2011/09/21
No. 295
これほどに手間をかけ(手間がかかり)、幾度も分かれ道で考え込みながら丹精こめて準備を整えてきた大会が、いよいよ幕を開ける。感無量である。この大会での見どころを整理してみればまず、国際建築家連合(UIA)が多様な思想を編みあげてきた成果を読みとく楽しみがある(1)。開催される常置委員会(ワークプログラム)は地味ながら豊富な中身がある。大会でのセレモニーを通じて国際建築家連合(UIA)の存在感とクオリティの実感するのも意義がある。アルヴァロ・シザがUIAゴールドメダルを授賞し、記念講演をする2日目(27日)は注目である(2)。主たる講演者、クリストやティンレイ、槇文彦さんらが語る建築観、社会観は分厚いものになる(3)。
大会は、世界に向けてどのようなメッセージを発信することになるだろうか。
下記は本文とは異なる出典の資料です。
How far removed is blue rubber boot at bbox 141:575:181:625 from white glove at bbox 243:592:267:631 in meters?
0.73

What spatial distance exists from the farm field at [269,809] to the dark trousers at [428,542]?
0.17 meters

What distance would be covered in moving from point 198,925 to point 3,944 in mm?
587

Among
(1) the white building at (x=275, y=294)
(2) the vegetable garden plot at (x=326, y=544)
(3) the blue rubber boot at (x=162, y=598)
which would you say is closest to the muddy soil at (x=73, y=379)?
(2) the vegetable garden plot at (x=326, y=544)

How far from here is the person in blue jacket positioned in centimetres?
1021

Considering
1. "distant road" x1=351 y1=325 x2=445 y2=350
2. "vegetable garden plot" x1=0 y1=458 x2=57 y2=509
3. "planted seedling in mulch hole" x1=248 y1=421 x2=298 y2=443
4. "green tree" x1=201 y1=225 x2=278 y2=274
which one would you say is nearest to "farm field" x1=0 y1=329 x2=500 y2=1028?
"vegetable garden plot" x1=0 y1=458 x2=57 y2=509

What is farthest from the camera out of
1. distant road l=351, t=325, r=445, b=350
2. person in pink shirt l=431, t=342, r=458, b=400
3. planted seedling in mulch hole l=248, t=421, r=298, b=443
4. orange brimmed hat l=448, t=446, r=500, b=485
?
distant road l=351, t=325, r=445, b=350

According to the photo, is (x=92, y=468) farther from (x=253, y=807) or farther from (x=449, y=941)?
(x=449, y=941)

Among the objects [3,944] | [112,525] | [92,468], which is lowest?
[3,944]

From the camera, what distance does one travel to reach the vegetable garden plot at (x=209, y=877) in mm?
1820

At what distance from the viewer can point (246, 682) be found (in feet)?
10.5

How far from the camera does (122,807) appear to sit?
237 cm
2日目(27日)の3つのテーマセッションでは、災害を乗り越えて進むために建築家に何が求められるものを解き明かすことになるだろう(4)。若い世代の突破力を見るなら、学生コンペのプレゼンテーション、国際共同ワークショップ(Youth Jamboree)の成果も期待したい(5)。
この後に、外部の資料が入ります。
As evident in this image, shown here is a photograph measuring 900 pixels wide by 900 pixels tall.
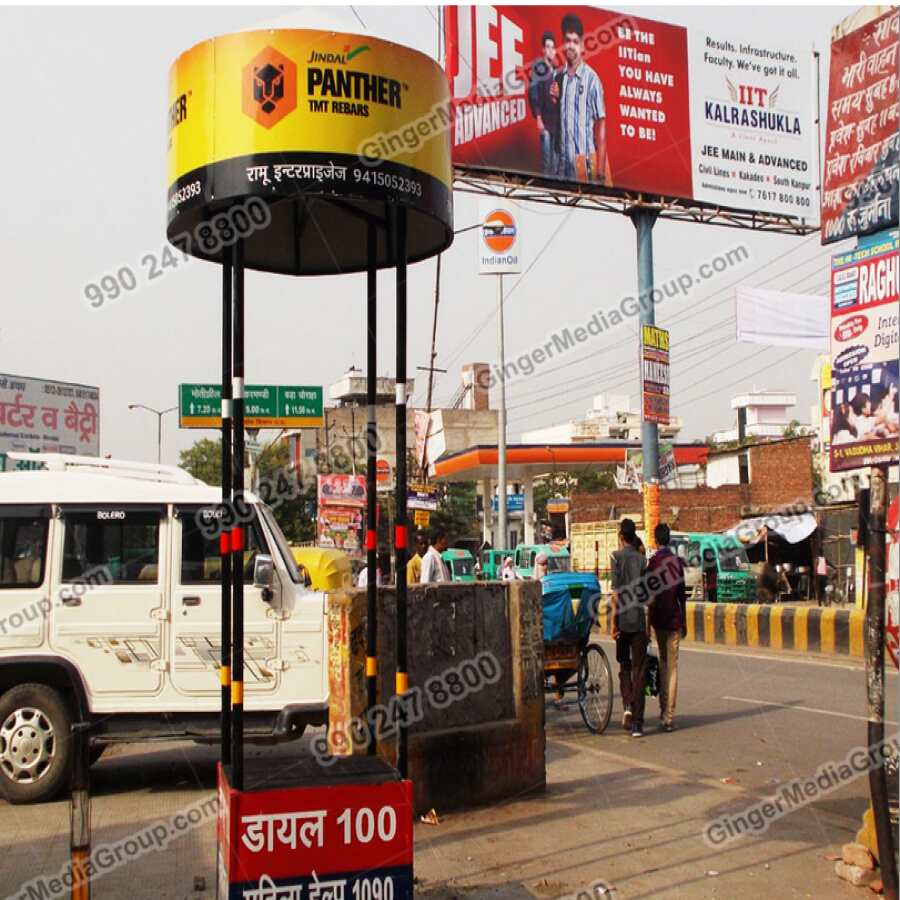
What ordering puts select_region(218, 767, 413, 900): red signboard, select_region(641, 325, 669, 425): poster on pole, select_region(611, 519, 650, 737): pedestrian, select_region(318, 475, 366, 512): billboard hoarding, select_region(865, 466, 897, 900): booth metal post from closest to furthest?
select_region(218, 767, 413, 900): red signboard → select_region(865, 466, 897, 900): booth metal post → select_region(611, 519, 650, 737): pedestrian → select_region(641, 325, 669, 425): poster on pole → select_region(318, 475, 366, 512): billboard hoarding

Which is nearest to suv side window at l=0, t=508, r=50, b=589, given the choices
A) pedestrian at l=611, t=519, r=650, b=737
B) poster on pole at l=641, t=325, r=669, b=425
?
pedestrian at l=611, t=519, r=650, b=737

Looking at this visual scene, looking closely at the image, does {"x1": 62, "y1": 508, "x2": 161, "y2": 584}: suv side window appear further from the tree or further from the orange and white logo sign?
the tree

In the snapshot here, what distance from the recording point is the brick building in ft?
137

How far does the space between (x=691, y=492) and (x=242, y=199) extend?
1530 inches

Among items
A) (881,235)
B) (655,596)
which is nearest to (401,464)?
(881,235)

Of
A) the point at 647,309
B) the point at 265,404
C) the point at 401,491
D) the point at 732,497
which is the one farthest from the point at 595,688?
the point at 732,497

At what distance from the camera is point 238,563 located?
16.0ft

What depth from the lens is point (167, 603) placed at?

多くの公募したアカデミックプログラム(デザイン・学術)(6)、さまざまなグループによって企画された展示にこめられている建築の底力は見て飽きない。メイン会場のほか、近隣に見どころは広がっている。その自主的な取り組みは、大会だけでなく、建築界を活気づけることになる(7)。連携して開催される森美術館「メタボリズムの未来都市展」、横浜トリエンナーレなどの展覧会を含めると、大会期間は、都市の潜在的可能性を掘り下げることになりそうである(8)。
それらに増して重要なのは、人と人との交流である。出会うことで生まれる新たな価値と情報。ネットワーキングの機会は至るところに用意をした(9)。多岐にわたる大会の成果とは、この場で得たきっかけを実らせたところに立ち現われるであろう。なお、大会で使用する言語はUIA公式の4ヶ国語(英仏露西)+日本語である。その数に比例して、その実りは世界に広がってゆく。